# ACTIVITY
Please copy every record below exactly, leaving out the pictures.

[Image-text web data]
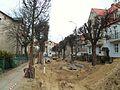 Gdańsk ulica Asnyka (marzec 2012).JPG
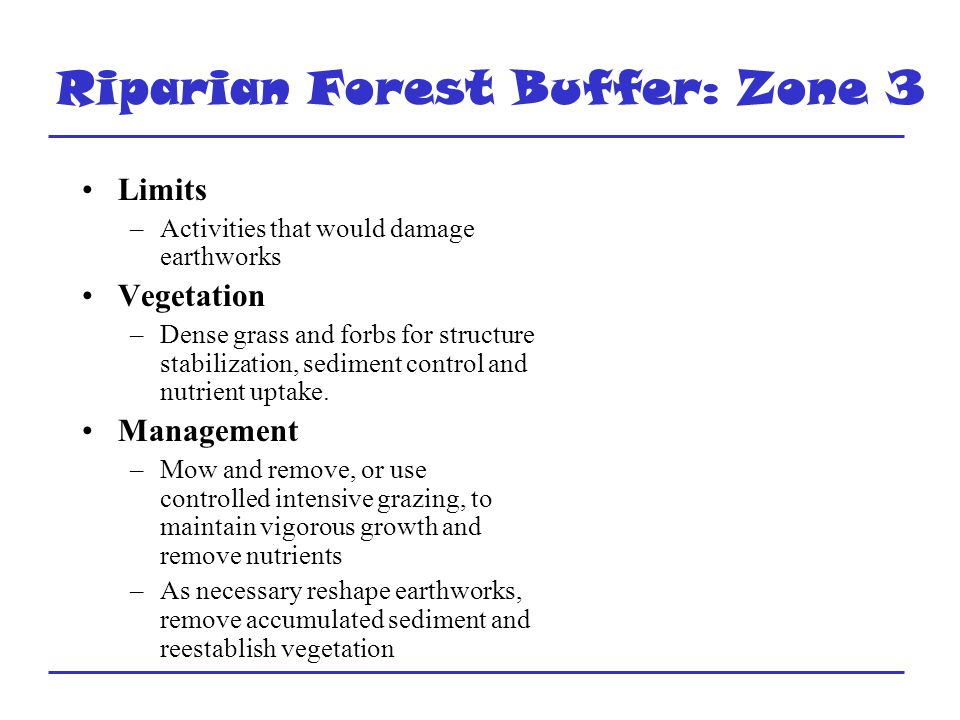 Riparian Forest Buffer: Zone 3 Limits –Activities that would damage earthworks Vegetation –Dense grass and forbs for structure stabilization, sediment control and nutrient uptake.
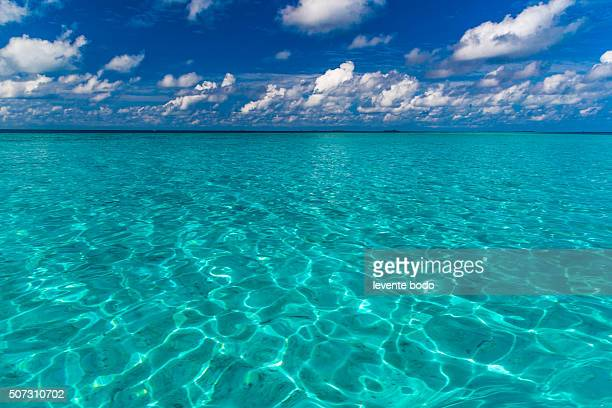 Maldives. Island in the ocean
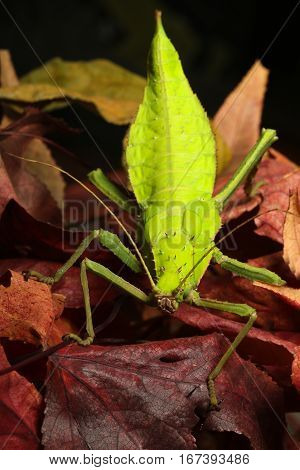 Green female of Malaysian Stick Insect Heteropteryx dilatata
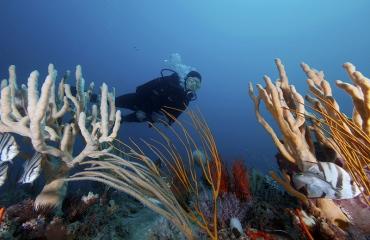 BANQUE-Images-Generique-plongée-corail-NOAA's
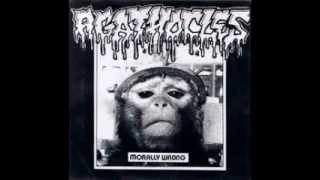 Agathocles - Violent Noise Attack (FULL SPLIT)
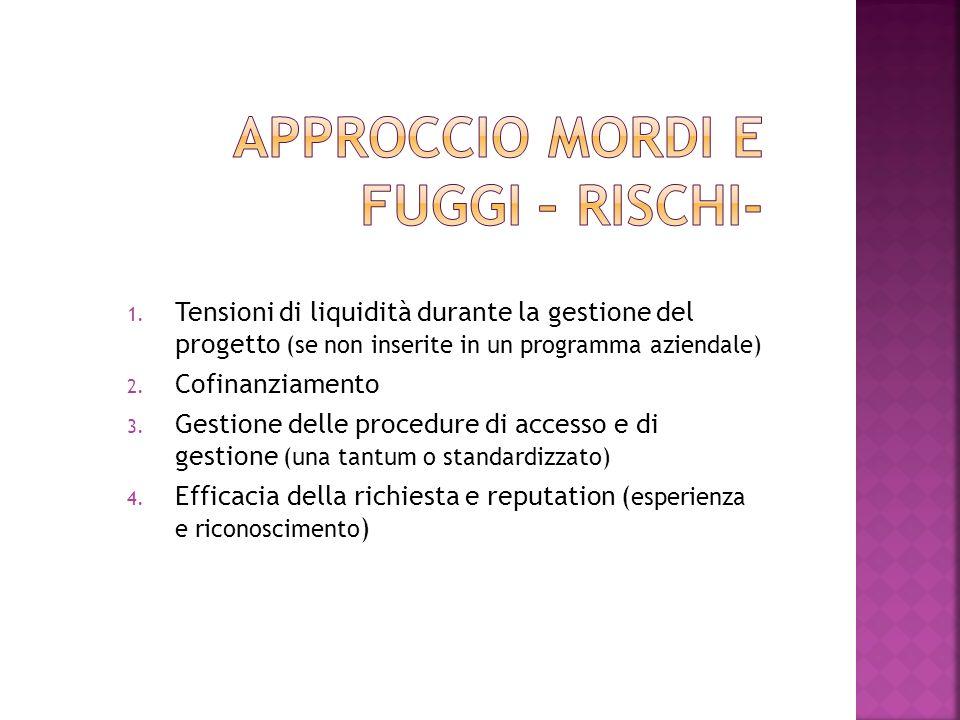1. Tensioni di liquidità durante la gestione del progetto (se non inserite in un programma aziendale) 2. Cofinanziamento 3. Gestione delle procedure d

# OUTPUT BELOW
 Gdańsk ulica Asnyka (marzec 2012).JPG
 Riparian Forest Buffer: Zone 3 Limits –Activities that would damage earthworks Vegetation –Dense grass and forbs for structure stabilization, sediment control and nutrient uptake.
 Maldives. Island in the ocean
 Green female of Malaysian Stick Insect Heteropteryx dilatata
 BANQUE-Images-Generique-plongée-corail-NOAA's
 Agathocles - Violent Noise Attack (FULL SPLIT)
1. Tensioni di liquidità durante la gestione del progetto (se non inserite in un programma aziendale) 2. Cofinanziamento 3. Gestione delle procedure d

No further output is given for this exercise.